For business leaders, however, the issue is not whether AI is “real” or merely hype, it’s whether these investments produce measurable returns. Surveys suggest a disconnect. A 2023 McKinsey study found that while adoption rates were high, 80% of companies reported no significant bottom-line impact from AI tools.

This mismatch between spending and outcomes has led to growing skepticism. Companies want productivity gains, cost savings, and new revenue streams, but many find themselves lost in experimentation.

Misapplication, Not Hype

Shane Tepper, an entrepreneur and AI expert, argues that the problem is not overhype but misapplication.

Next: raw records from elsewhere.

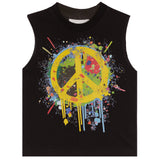 Drippy Peace Muscle Tee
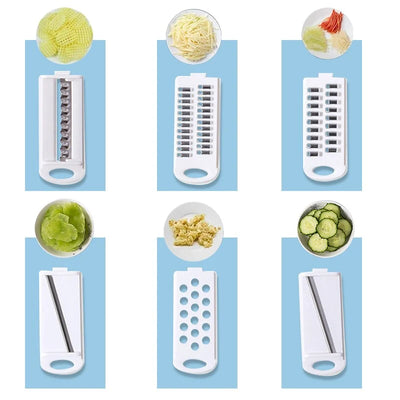 Vegetable Cutter Set 12-in-1 Stainless Steel Blades & Storage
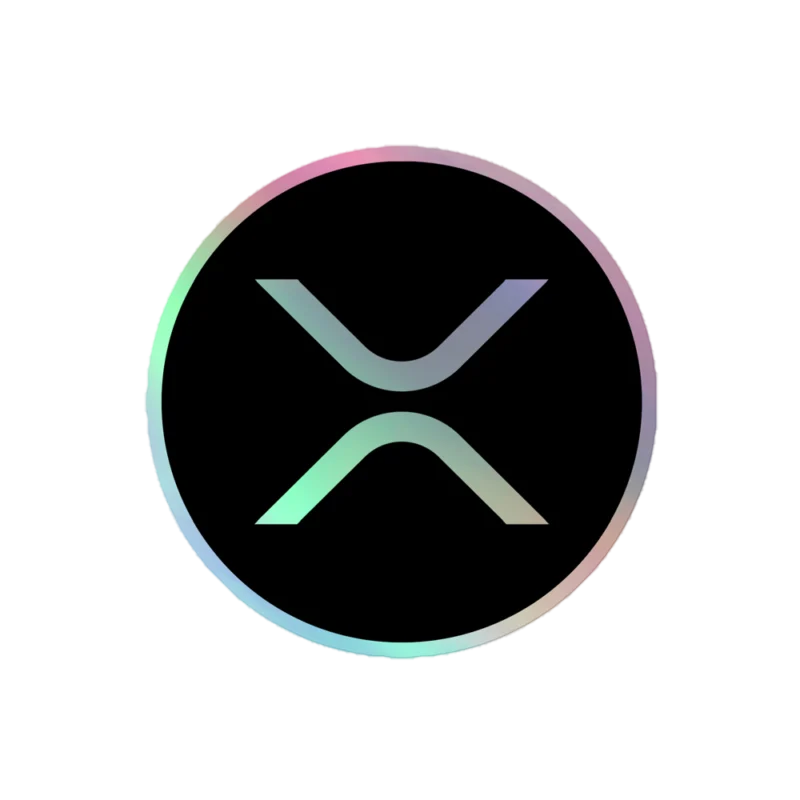 XRP Logo Holographic Sticker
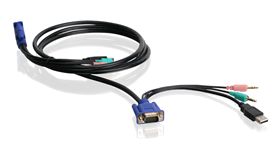 6ft USB VGA KVM Cable with Speaker and Mic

“My take is that AI isn’t overhyped so much as it’s often misapplied. The winners will be the ones who approach adoption with discipline, clarity, and a focus on outcomes. And while Altman predicts that ‘someone is going to lose a phenomenal amount of money,’ it won’t be the companies using AI to do real work better, it’ll be those waiting for AGI to solve problems they haven’t even defined yet,” Tepper said.

In his view, the companies most at risk are those chasing speculative goals instead of identifying how AI can address specific operational bottlenecks. The challenge is not whether AI will matter, but whether businesses can link adoption to measurable productivity.

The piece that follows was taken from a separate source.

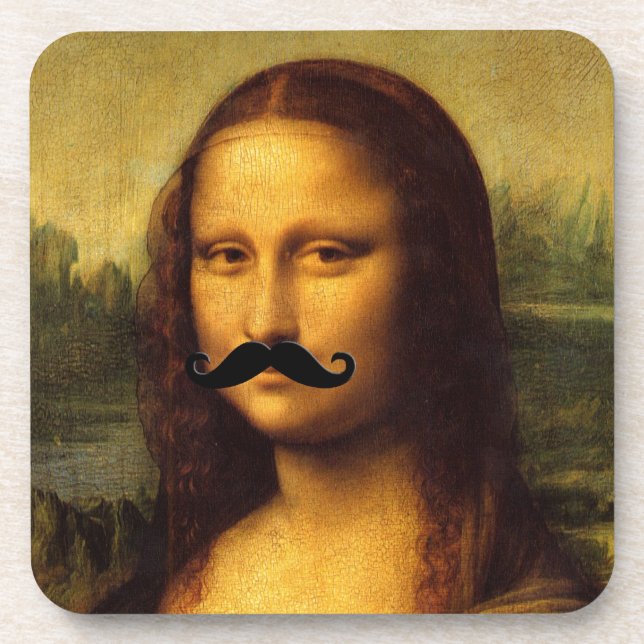 Posavasos Mona Lisa Con Mustache (Frente)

Fear of Missing Out Is Costly

For many executives, there is a fear of missing out. AI is now seen as a badge of innovation. Shareholders and customers alike expect companies to at least signal that they are adopting it. 

But chasing headlines rather than results can backfire.

“FOMO may actually be holding businesses back,” Tepper explained. “The McKinsey stat that 80% of businesses see ‘no significant bottom-line impact’ isn’t an indictment of AI; it’s an indictment of how they’re deploying it. Too many companies chase ‘AI adoption’ for optics or fear of being left behind, rather than aligning tools to real business needs.”

In practice, this means businesses often deploy AI without clear metrics, governance, or integration into workflows. A marketing team might buy an AI tool to generate copy, but if that content is not linked to measurable engagement or conversion rates, the effort becomes a cost center rather than a growth driver.

Where the Money Is Actually Flowing

Behind the noise, several core areas of AI investment are starting to stand out. Infrastructure, cloud computing, chips, and data centers, is absorbing the largest share of funding. Next are enterprise applications, from customer service automation to supply chain optimization. Finally, consumer-facing AI assistants are emerging, though their long-term monetization is unclear.

The race is particularly intense in healthcare, logistics, and financial services, where AI promises efficiency gains but regulatory barriers slow down deployment. Leaders in these industries are experimenting cautiously, aware that reputational and compliance risks could outweigh short-term benefits.

A Business Strategy Problem

Ultimately, the question of what AI companies are planning is as much about business strategy as it is about technology. Firms that treat AI as a checkbox risk wasting capital, while those that adopt with discipline may capture early advantages.

Executives are learning that the real opportunity lies in integrating AI into existing systems, measuring its impact rigorously, and avoiding the temptation to chase unproven visions of artificial general intelligence.

For now, the billions pouring into AI reflect both optimism and uncertainty. Investors hope that productivity gains will justify the costs, while companies scramble to separate genuine innovation from marketing spin. The outcome may depend less on the technology itself and more on whether business leaders can deploy it with clarity, accountability, and a clear eye on results.